At an individual level, most cognitive decliners (based on RCI analyses using the control group performance as reference) were found in the domain verbal fluency. Comparing the patients who reliably declined on at least one of the cognitive domains with those who remained cognitively stable, we found that the decliners reported more psychological complaints, specifically related to irritability towards others and somatic complaints at baseline. However, the decliners did not differ from the non-decliners on any of the HIV-related variables, such as nadir CD-4 cell count, duration of infection and years of cART use. This suggests that the higher level of somatic complaints cannot be explained by illness-related somatic factors. The decliners, however, were more often frequent users of recreational drugs than the non-decliners, which may potentially underlie the somewhat lower somatic wellbeing in this subsample [15]. However, it should be stressed that the total group of recreational drug users and the number of overall cognitive decliners were small, therefore this result should be interpreted with caution. No differences between decliners and non-decliners were found on depressive symptoms and anxiety, two psychological domains that are frequently related to worse cognitive performance [1618].

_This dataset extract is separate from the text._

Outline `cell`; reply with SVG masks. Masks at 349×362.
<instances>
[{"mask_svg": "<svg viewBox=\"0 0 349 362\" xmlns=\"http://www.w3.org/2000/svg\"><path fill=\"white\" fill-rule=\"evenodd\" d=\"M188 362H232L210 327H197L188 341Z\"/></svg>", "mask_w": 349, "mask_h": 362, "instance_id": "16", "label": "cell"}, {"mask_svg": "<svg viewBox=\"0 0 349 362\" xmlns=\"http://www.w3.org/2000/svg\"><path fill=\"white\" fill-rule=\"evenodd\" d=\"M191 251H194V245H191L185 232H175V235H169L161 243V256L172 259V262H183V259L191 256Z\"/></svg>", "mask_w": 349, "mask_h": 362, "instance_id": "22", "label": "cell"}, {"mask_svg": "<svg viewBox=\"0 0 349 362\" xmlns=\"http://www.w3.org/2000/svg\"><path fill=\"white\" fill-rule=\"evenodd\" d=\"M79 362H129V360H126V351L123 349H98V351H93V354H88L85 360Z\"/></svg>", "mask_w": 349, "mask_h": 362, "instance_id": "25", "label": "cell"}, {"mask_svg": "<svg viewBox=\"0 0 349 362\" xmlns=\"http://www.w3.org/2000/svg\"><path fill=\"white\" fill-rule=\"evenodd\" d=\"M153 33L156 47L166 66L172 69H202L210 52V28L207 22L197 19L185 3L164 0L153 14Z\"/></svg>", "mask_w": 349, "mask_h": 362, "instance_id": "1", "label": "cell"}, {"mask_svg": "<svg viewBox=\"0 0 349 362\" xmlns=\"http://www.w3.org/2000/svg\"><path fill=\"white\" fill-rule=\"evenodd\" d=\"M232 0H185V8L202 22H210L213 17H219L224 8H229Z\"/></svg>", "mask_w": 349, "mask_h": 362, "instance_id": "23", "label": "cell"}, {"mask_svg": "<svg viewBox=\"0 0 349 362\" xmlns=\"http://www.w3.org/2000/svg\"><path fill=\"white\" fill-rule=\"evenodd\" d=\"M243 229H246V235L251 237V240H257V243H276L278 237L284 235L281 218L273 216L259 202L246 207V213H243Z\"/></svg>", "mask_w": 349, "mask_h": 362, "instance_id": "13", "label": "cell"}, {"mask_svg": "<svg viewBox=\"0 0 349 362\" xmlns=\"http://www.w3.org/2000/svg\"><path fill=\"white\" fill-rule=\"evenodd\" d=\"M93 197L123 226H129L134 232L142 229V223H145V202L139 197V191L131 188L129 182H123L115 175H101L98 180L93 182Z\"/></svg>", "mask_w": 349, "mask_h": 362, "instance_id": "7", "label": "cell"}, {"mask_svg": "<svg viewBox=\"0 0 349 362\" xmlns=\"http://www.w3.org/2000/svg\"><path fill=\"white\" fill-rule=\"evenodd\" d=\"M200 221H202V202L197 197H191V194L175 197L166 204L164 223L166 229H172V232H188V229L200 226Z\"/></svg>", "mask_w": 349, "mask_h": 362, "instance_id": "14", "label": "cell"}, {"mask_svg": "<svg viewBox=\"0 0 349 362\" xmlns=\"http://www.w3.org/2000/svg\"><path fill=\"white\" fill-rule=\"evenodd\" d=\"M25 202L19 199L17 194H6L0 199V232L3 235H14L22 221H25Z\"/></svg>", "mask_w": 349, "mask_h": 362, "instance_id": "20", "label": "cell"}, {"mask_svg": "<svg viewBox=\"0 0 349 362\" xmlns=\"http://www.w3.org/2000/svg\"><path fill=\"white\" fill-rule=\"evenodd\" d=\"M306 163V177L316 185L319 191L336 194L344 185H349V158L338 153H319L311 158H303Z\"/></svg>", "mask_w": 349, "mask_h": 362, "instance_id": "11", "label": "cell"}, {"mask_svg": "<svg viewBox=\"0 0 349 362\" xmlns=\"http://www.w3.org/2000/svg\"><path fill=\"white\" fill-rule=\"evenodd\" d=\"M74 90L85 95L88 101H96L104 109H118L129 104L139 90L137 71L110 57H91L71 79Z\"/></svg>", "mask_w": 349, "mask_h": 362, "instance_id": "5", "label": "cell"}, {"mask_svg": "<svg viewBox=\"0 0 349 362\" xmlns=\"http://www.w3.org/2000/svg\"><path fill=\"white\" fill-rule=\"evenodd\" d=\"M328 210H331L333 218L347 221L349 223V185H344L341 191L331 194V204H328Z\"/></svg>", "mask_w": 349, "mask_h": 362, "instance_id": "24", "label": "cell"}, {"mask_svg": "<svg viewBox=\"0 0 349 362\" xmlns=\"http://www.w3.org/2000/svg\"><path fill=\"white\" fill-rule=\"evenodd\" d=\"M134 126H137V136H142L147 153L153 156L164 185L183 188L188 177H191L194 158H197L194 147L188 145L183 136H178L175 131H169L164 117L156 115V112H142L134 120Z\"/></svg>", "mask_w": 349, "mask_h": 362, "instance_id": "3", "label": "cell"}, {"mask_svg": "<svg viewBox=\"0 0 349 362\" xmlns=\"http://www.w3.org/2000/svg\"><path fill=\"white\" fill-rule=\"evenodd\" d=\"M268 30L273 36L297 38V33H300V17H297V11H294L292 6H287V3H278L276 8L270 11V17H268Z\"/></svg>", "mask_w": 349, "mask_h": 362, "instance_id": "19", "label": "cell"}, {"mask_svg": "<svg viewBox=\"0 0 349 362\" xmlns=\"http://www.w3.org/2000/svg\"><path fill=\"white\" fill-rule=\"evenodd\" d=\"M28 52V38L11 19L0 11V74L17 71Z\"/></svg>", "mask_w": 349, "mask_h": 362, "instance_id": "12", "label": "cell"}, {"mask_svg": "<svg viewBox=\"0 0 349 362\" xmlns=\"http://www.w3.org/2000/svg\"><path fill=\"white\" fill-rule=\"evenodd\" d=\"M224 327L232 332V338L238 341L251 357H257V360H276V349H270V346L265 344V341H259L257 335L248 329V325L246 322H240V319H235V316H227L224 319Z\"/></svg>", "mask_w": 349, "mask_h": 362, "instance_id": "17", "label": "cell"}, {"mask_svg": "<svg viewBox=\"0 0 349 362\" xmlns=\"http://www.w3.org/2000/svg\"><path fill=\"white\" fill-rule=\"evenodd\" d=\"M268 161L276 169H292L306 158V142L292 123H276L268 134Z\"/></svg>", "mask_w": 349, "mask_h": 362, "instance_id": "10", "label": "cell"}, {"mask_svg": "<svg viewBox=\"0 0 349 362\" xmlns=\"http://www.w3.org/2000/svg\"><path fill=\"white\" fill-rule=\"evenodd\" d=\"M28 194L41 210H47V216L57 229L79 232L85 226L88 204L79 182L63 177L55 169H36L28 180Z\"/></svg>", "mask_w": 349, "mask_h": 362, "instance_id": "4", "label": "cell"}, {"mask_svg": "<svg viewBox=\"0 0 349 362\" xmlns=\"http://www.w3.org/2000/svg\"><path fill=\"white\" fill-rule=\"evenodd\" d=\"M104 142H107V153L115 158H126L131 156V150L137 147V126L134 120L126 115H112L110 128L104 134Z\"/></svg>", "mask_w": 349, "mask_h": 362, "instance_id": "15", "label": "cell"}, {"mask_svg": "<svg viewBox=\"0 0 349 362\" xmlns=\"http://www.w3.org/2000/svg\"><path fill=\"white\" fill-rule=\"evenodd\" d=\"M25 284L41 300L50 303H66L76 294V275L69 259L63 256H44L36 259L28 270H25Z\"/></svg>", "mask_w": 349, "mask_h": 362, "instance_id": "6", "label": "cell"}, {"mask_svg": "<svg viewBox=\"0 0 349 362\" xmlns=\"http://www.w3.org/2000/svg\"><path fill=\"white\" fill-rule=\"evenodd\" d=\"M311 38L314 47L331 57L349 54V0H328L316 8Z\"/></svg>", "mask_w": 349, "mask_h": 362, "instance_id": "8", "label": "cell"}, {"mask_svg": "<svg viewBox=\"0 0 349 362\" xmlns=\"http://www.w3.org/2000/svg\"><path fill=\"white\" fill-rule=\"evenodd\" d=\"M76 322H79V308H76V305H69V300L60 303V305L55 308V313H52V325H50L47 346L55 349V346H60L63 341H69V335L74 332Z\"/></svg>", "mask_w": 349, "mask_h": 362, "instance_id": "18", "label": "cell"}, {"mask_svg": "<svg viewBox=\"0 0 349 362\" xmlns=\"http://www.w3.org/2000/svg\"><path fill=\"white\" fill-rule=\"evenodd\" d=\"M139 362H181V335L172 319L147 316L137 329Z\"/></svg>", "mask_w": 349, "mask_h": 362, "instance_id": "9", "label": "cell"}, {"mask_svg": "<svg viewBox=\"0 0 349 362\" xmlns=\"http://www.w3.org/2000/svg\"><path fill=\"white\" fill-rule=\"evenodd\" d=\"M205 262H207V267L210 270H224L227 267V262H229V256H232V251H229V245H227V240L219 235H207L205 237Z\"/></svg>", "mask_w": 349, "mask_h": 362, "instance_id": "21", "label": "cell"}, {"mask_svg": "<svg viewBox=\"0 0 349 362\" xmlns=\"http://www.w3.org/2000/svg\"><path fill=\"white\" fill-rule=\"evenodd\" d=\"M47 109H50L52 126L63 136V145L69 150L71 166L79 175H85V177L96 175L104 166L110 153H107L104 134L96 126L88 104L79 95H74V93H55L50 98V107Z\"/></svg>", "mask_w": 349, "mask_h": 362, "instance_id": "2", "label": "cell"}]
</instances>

A limitation of the current study is the relatively short interval of one year between the baseline and follow-up assessment. Particularly in a well-treated HIV-infected patient sample without co-morbidities, longer follow-up periods of five or even ten years may contribute to our knowledge of long-term consequences of HIV infection on cognitive functions in patients who are stable on cART. On the other hand, Becker et al. [19] demonstrated cognitive decline already after a six-month follow-up assessment, a finding that was found to be related to medication adherence. This further emphasizes the need and clinical relevance to examine cognitive decline over time in HIV-infected patients.

In conclusion, the findings of the current study show that cognitive decline at group level is small. We only found a decline in speed of information processing after one year. At an individual level, cognitive decline was present in only a small number of patients and was related to somewhat more psychological distress and more frequent use of recreational drugs. No relation between cognitive decline over time and HIV disease and treatment characteristics was found.